--- START ---

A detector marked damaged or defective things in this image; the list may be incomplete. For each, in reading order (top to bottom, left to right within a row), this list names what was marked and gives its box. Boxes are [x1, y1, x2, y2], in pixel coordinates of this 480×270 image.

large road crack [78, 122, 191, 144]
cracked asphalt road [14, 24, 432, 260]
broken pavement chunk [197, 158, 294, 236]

--- END ---
--- START ---

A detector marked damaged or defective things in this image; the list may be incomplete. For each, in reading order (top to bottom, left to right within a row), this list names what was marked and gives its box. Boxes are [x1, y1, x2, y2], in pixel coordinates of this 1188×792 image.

--- END ---

### What you need to do
Copy out the lines verbatim, starting at the line that contains "this 480×270 image." and ending at the line that contains "broken pavement chunk [197, 158, 294, 236]", both lines included.

### Result of this task
A detector marked damaged or defective things in this image; the list may be incomplete. For each, in reading order (top to bottom, left to right within a row), this list names what was marked and gives its box. Boxes are [x1, y1, x2, y2], in pixel coordinates of this 480×270 image.

large road crack [78, 122, 191, 144]
cracked asphalt road [14, 24, 432, 260]
broken pavement chunk [197, 158, 294, 236]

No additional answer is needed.